Delbrück scattering

Delbrück scattering
Delbrück scattering is the coherent elastic scattering of photons in the Coulomb field of heavy
nuclei. It is one of the two nonlinear effects of quantum electrodynamics (QED) in the
Coulomb field invested experimentally. The other is the splitting of a photon into two
photons. Delbrück scattering was introduced by Max Delbrück in order to explain
discrepancies between experimental and predicted data in a Compton scattering experiment
on heavy atoms carried out by Meitner and Köster [1]. Delbrück’s arguments were based on
the relativistic quantum mechanics of Dirac according to which the QED vacuum is filled
with electrons of negative energy or - in modern terms – with electron-positron pairs. These
electrons of negative energy should be capable of producing coherent-elastic photon
scattering because the recoil momentum during absorption and emission of the photon is
transferred to the total atom while the electrons remain in their state of negative energy. This
process is the analog of atomic Rayleigh scattering with the only difference that in the latter
case the electrons are bound in the electron cloud of the atom. The experiment of Meitner and
Köster [1] was the first in a series of experiments where the discrepancy between
experimental and predicted differential cross sections for elastic scattering of photons by
heavy atoms were interpreted in terms of Delbrück scattering. From the present point of view
these early results are not trustworthy. Reliable investigations were possible only after modern
QED techniques based on Feynman diagrams were available for quantitative predictions [2,3],
and on the experimental side photon detectors with high energy resolution and high detection
efficiency had been developed. This was the case at the beginning of the 1970th when also
Computers with high computing capacity were in operation which delivered numerical results
for Delbrück scattering amplitudes with sufficient precision. A first observation of Delbrück
scattering was achieved in a high-energy, small-angle photon scattering experiment carried
out at DESY (Germany) in 1973 [4]. Agreement was obtained with the predictions of Cheng
and Wu [5] which later were verified by Milstein and Strakhovenko [6]. These latter authors
[6] make use of a quasi-classical approximation being very different from the one of Cheng
and Wu.
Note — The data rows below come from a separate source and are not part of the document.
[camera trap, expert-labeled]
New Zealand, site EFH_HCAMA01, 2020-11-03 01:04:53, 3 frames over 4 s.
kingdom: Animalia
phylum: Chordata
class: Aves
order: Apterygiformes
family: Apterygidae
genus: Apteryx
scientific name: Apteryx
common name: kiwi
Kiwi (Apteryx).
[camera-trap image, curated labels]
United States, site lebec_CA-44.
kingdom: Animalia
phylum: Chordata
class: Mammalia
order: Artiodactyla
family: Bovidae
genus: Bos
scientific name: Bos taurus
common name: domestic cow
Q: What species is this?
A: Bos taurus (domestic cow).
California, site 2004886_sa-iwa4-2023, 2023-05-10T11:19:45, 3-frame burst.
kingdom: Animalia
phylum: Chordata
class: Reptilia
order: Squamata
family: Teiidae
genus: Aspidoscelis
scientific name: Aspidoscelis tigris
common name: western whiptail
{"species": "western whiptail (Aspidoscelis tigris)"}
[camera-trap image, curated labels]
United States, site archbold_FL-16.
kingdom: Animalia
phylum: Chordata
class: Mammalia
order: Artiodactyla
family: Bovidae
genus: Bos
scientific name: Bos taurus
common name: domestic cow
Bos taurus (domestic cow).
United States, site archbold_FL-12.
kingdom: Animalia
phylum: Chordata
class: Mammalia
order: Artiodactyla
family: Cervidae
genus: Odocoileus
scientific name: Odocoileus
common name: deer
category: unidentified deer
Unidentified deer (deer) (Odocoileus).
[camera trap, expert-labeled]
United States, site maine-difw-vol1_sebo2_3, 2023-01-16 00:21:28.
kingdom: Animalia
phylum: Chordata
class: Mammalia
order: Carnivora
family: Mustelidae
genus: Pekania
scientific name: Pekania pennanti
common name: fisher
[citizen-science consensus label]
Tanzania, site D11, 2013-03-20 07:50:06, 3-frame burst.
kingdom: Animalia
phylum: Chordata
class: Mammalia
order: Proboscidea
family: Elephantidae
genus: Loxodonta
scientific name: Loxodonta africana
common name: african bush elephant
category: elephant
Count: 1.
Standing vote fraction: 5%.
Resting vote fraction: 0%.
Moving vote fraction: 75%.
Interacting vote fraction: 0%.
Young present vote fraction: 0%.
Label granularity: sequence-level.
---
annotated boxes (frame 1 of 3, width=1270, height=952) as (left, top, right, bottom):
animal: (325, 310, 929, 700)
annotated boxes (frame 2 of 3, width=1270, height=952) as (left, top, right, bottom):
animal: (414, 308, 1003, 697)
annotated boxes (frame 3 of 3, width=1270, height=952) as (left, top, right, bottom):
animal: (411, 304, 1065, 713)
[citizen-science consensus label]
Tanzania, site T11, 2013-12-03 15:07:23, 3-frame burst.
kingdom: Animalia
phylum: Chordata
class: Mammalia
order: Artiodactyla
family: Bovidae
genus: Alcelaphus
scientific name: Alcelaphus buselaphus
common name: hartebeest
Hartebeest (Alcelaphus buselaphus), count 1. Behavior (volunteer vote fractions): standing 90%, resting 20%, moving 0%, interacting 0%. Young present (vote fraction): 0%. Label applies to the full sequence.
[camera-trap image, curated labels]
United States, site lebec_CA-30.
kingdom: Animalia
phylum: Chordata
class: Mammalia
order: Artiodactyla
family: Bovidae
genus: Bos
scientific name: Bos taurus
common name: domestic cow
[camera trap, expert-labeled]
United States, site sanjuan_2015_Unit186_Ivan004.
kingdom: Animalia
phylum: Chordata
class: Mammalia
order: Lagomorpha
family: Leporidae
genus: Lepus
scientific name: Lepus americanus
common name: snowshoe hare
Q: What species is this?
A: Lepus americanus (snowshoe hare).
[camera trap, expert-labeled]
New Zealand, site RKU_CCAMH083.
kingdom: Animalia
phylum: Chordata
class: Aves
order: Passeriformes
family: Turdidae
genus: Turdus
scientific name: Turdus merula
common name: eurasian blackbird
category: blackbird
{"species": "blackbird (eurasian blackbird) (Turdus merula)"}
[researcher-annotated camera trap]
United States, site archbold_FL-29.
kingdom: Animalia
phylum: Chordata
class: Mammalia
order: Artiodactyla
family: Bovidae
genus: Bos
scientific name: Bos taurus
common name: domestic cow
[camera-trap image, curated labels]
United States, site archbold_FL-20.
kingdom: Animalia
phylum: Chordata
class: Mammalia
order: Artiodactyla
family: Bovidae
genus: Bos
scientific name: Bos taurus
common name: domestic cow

It could however be shown that both approximations are equivalent and lead to the
same numerical results. The essential breakthrough came with the Göttingen (Germany)
experiment in 1975 carried out at an energy of 2.754 MeV [7]. In this latter experiment
Delbrück scattering was observed as the dominant contribution to the coherent-elastic
scattering process, in addition to minor contributions stemming from atomic Rayleigh
scattering and nuclear Rayleigh scattering. This experiment [7] was the first where exact
predictions based on Feynman diagrams were confirmed with high precision and, therefore,
has to be considered as the first definite observation of Delbrück scattering. For a
comprehensive description of the present status of Delbrück scattering see [8,9]. Nowadays.
the most accurate measurements of high-energy Delbrück scattering are performed at the
Budger Institue of Nuclear Physics in Novosibirsk (Russia) [10]. The experiment where
photon splitting was really observed for the first time was also performed at the Budger
Institue of Nuclear Physics [11,12].
[1] L. Meitner, H. Köster, (with a comment of M. Delbrück), Z. Physik 84 (1933) 137.
[2] P. Papatzacos, K. Mork, Phys. Rev. D 12 (1975) 206; Phys. Rep. 21 (1975) 81.
[3] H. Falkenberg, et al., Atomic Data and Nucl. Data Tables 50 (1992) 1.
[4] G. Jarlskog, et al., Phys. Rev. D 8 (1973) 3813.
[5] H. Cheng, T.T. Wu, Phys. Rev. Lett. 22 (1969) 666; Phys. Rev. 182 (1969) 1852, 1868,
1873, 1899; Phys. Rev. D 2 (1970) 2444; Phys. Rev. D 5 (1972) 3077.
[6] A.I. Milstein, V.M. Strakhovenko, Phys. Lett. A 95 (1983) 135; Sov. Phys – JETP 58
(1983) 8.
[7] M. Schumacher, et al., Phys. Lett. 58 B (1975) 134.
[8] A.I. Milstein, M. Schumacher, Phys. Reports 234 (1994) 183.
[9] M. Schumacher, Rad. Phys. Chem. 56 (1999) 101.
[10] S.Z. Akhmadalev, et al., Phys. Rev. C 58 (1998) 2844.
[11] S.Z. Akhmadalev, et al., Phys. Rev. Lett. 89 (2002) 061802.
[12 ] R.N. Lee, et al., Phys. Reports 373 (2003) 213.